OBJECTIVE | Swap "nearest" for "closest" in the listing lines starting at the one containing "In order from nearest to farthest, how should" and ending at the one containing "(360,142), (502,173), (168,232), (34,191), (543,49)". Reproduce only those lines, with everything else unchanged.
----------------
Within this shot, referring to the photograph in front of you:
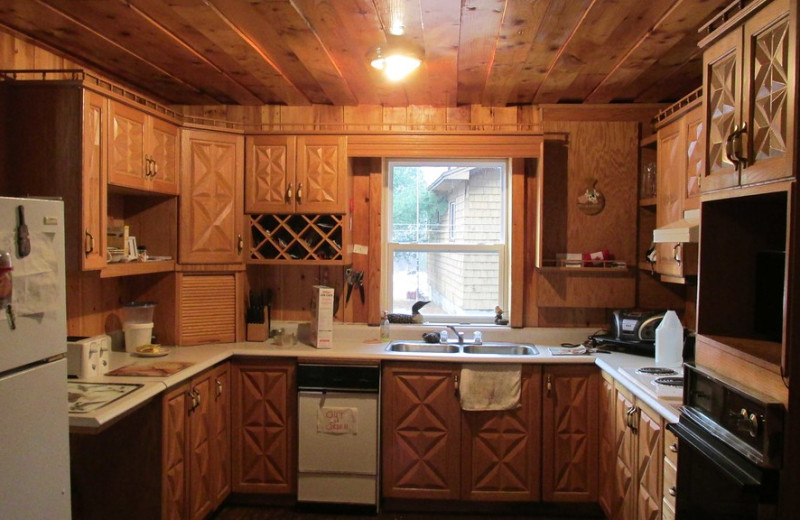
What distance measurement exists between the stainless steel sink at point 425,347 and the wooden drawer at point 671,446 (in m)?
1.45

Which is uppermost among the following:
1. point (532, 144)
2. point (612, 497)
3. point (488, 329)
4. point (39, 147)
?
point (532, 144)

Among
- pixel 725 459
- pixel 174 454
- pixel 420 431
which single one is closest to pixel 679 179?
pixel 725 459

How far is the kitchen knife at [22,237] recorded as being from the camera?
1.47 m

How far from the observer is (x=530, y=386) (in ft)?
9.88

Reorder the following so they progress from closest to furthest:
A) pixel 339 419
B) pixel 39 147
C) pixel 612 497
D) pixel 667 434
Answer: pixel 667 434 → pixel 39 147 → pixel 612 497 → pixel 339 419

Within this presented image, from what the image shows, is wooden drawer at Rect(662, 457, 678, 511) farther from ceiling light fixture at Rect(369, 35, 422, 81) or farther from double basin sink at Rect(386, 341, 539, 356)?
ceiling light fixture at Rect(369, 35, 422, 81)

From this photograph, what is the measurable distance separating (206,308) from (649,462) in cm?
257

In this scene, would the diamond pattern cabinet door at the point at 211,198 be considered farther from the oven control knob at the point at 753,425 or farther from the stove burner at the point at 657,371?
the oven control knob at the point at 753,425

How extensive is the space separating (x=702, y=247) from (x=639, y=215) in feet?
6.07

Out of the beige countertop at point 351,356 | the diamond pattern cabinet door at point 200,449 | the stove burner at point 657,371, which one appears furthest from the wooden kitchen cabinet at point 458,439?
the diamond pattern cabinet door at point 200,449

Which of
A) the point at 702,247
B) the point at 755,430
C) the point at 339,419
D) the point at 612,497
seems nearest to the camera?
the point at 755,430

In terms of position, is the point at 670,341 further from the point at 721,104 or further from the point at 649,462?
the point at 721,104

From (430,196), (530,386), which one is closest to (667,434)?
(530,386)

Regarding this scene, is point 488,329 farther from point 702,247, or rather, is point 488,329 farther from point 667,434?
point 702,247
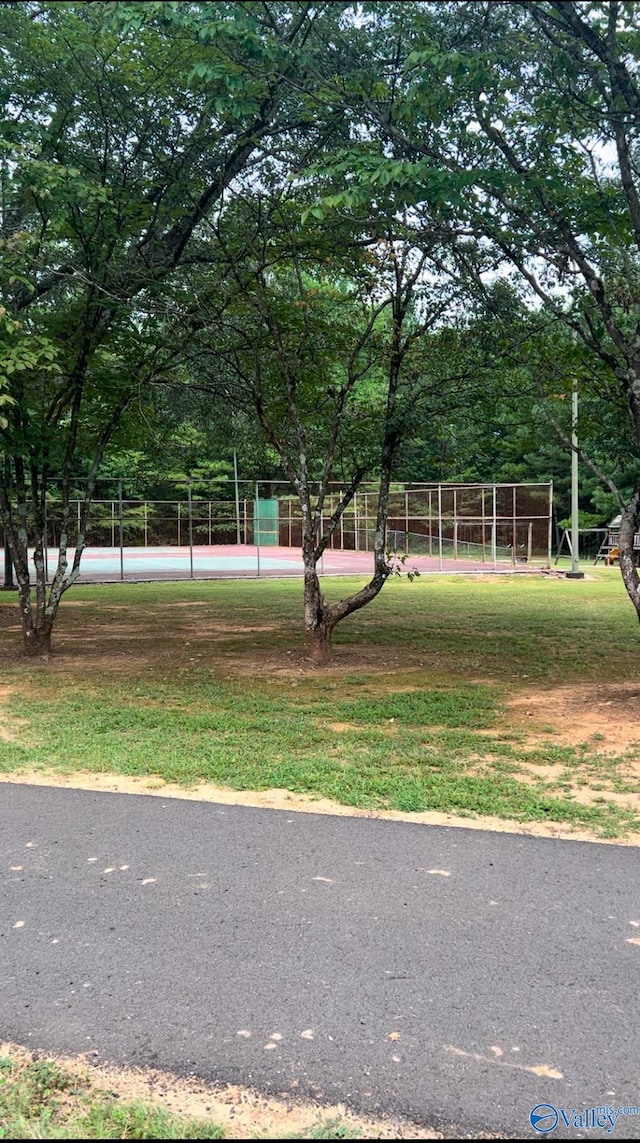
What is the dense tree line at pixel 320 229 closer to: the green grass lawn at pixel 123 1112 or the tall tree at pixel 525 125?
the tall tree at pixel 525 125

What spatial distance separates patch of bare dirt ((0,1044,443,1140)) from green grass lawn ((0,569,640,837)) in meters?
2.40

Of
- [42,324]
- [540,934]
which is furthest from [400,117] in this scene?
[540,934]

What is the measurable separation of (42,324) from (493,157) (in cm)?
525

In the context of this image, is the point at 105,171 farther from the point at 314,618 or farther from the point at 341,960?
the point at 341,960

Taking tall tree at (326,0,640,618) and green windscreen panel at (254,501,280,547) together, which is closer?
tall tree at (326,0,640,618)

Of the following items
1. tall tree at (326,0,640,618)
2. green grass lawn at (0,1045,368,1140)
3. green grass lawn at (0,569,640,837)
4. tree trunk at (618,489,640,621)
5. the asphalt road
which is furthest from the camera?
tree trunk at (618,489,640,621)

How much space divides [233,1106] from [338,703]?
5.14 meters

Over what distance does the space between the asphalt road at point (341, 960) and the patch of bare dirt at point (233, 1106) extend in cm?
4

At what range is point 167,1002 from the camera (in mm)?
2613

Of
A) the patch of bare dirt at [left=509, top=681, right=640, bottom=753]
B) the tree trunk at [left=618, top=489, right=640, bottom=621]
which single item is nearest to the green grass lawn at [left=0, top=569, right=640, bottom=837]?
the patch of bare dirt at [left=509, top=681, right=640, bottom=753]

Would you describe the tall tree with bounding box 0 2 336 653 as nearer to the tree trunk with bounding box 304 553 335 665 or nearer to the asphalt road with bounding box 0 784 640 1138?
the tree trunk with bounding box 304 553 335 665

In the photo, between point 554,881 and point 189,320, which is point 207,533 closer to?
point 189,320

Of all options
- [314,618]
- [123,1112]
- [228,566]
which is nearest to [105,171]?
[314,618]

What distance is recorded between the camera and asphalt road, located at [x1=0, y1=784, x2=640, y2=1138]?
89.9 inches
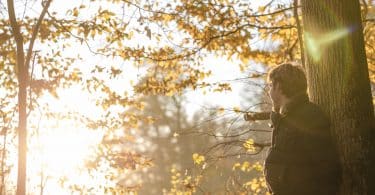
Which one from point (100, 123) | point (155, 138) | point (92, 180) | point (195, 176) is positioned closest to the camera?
point (195, 176)

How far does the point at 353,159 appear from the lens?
11.2ft

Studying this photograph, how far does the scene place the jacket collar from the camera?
349 centimetres

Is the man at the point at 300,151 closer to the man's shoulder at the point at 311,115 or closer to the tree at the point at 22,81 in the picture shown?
the man's shoulder at the point at 311,115

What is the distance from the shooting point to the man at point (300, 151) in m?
3.35

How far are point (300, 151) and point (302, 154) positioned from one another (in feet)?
0.08

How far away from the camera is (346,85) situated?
3500 mm

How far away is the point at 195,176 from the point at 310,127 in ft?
15.2

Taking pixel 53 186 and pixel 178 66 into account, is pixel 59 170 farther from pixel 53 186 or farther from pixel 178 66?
pixel 178 66

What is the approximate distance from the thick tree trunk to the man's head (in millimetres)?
184

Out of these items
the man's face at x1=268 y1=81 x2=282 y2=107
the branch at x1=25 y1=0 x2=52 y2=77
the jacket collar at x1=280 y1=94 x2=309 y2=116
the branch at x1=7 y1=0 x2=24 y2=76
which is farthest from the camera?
the branch at x1=25 y1=0 x2=52 y2=77

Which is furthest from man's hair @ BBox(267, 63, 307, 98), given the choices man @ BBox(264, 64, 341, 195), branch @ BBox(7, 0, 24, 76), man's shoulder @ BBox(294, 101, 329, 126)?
branch @ BBox(7, 0, 24, 76)

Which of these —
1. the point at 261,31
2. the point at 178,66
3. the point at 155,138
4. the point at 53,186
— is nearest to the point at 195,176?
the point at 178,66

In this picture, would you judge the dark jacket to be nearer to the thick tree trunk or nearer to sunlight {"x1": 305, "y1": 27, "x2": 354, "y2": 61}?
the thick tree trunk

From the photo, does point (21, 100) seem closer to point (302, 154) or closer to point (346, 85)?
point (302, 154)
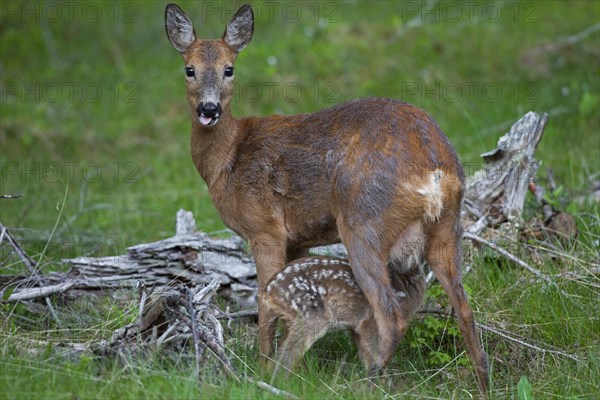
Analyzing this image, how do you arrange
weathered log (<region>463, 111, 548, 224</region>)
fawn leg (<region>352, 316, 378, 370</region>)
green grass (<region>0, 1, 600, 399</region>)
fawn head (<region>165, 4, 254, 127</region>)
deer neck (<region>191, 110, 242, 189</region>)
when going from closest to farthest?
green grass (<region>0, 1, 600, 399</region>)
fawn leg (<region>352, 316, 378, 370</region>)
fawn head (<region>165, 4, 254, 127</region>)
deer neck (<region>191, 110, 242, 189</region>)
weathered log (<region>463, 111, 548, 224</region>)

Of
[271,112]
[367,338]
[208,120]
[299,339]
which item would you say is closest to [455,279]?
[367,338]

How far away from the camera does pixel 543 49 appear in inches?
488

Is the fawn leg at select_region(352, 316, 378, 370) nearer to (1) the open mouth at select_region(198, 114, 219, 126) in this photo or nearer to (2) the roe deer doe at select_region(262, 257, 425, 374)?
(2) the roe deer doe at select_region(262, 257, 425, 374)

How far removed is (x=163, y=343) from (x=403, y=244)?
62.2 inches

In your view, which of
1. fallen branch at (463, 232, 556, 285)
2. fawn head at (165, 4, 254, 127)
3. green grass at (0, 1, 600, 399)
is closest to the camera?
green grass at (0, 1, 600, 399)

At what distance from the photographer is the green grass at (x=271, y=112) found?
18.1 feet

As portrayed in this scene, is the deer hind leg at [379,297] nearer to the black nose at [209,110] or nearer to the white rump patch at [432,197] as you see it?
the white rump patch at [432,197]

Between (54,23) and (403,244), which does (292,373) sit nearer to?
(403,244)

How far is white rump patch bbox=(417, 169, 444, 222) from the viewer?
5461 mm

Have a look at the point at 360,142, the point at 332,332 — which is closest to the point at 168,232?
the point at 332,332

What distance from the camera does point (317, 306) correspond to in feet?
19.0

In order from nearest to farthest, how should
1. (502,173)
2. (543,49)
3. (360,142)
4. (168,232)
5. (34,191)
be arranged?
(360,142), (502,173), (168,232), (34,191), (543,49)

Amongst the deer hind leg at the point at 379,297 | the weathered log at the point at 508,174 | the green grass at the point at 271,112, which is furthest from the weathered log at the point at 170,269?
the weathered log at the point at 508,174

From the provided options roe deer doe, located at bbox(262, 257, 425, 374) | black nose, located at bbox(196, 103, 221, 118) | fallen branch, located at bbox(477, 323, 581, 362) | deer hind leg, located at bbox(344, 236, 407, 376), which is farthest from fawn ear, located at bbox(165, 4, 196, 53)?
fallen branch, located at bbox(477, 323, 581, 362)
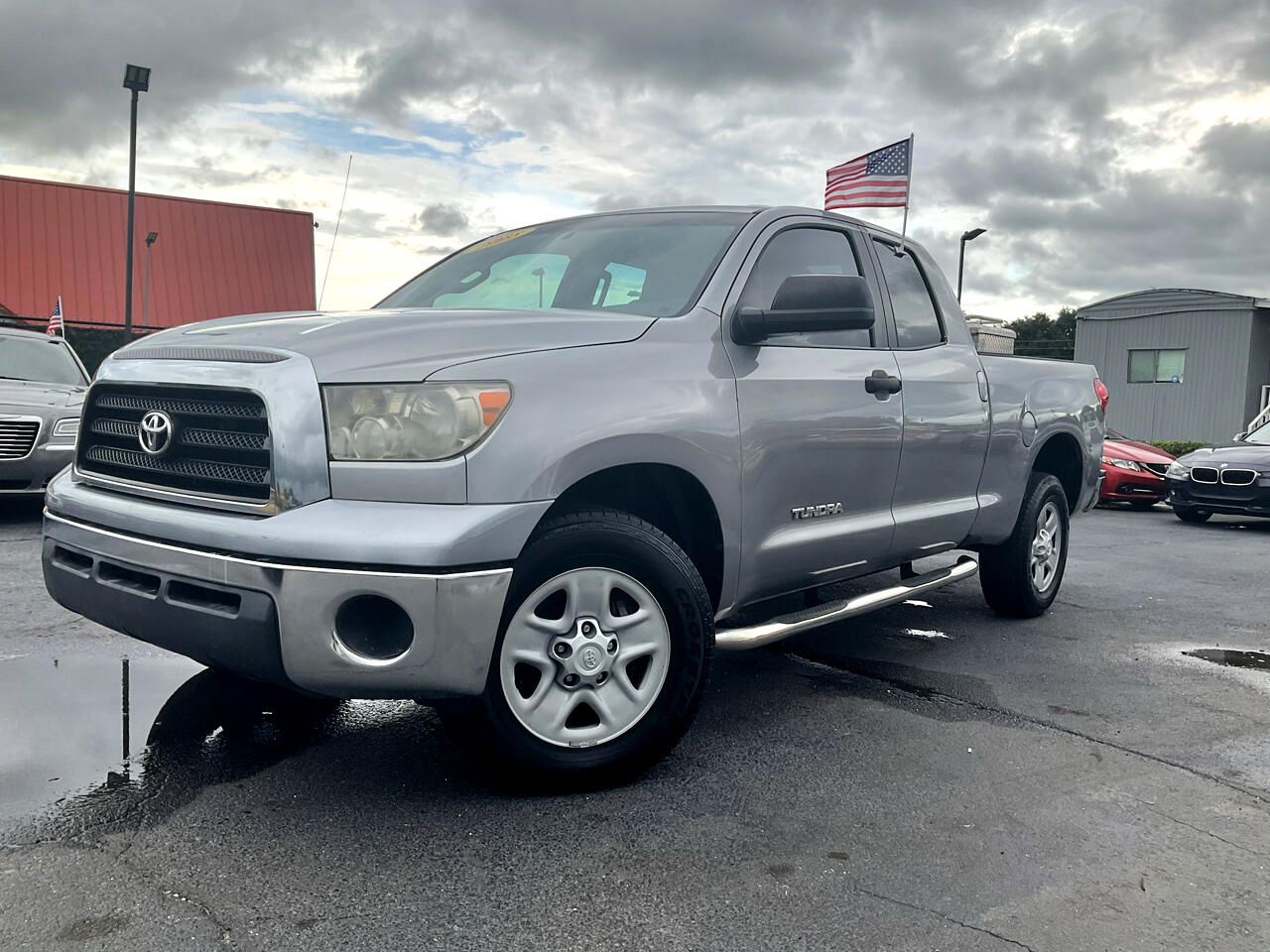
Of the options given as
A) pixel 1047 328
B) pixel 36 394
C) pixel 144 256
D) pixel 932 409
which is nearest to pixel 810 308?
pixel 932 409

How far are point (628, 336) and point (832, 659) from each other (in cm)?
221

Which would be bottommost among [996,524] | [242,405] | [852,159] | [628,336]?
[996,524]

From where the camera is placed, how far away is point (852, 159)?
1492 centimetres

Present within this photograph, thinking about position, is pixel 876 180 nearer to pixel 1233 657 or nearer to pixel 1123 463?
pixel 1123 463

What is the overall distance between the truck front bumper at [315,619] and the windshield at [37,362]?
768 cm

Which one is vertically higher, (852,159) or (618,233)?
(852,159)

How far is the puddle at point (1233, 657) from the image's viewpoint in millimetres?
5223

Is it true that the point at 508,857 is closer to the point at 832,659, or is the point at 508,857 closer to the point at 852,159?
the point at 832,659

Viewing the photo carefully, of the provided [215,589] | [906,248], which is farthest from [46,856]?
[906,248]

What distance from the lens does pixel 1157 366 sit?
1080 inches

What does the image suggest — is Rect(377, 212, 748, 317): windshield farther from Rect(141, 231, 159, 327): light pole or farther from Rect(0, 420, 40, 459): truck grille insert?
Rect(141, 231, 159, 327): light pole

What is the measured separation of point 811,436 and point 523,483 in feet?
4.48

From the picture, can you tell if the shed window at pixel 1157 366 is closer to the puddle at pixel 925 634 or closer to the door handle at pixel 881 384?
the puddle at pixel 925 634

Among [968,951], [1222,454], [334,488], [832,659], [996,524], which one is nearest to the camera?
[968,951]
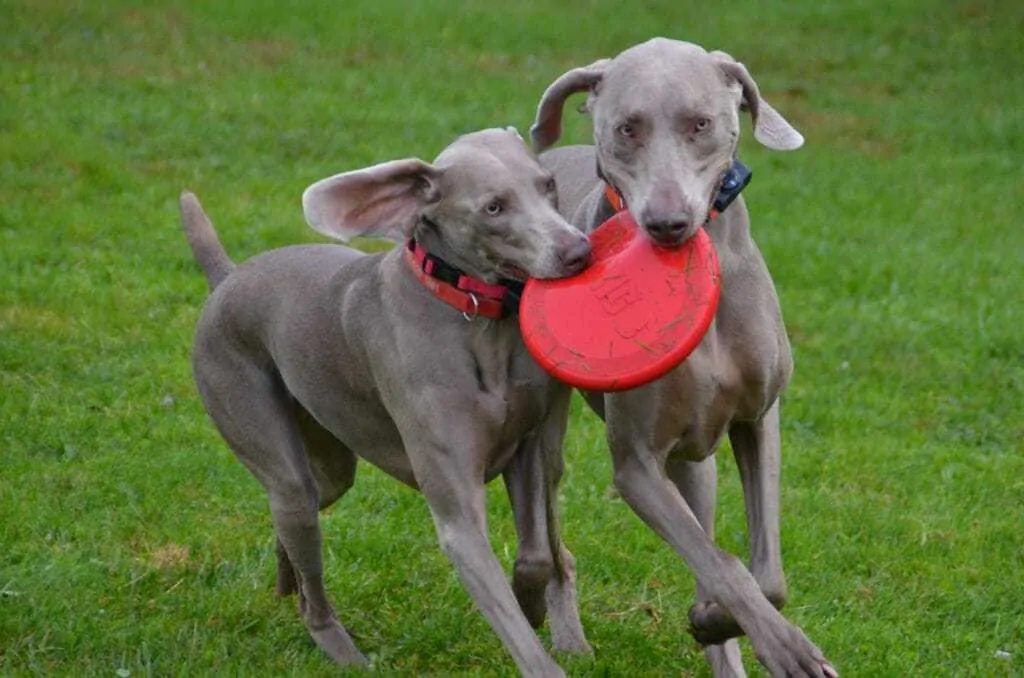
----------------
THE COMPLETED TASK |
In order from closest to farthest, how should
1. (502,173)
2. (543,49)
3. (360,142)
4. (168,232)
5. (34,191)
be arranged?
(360,142), (502,173), (168,232), (34,191), (543,49)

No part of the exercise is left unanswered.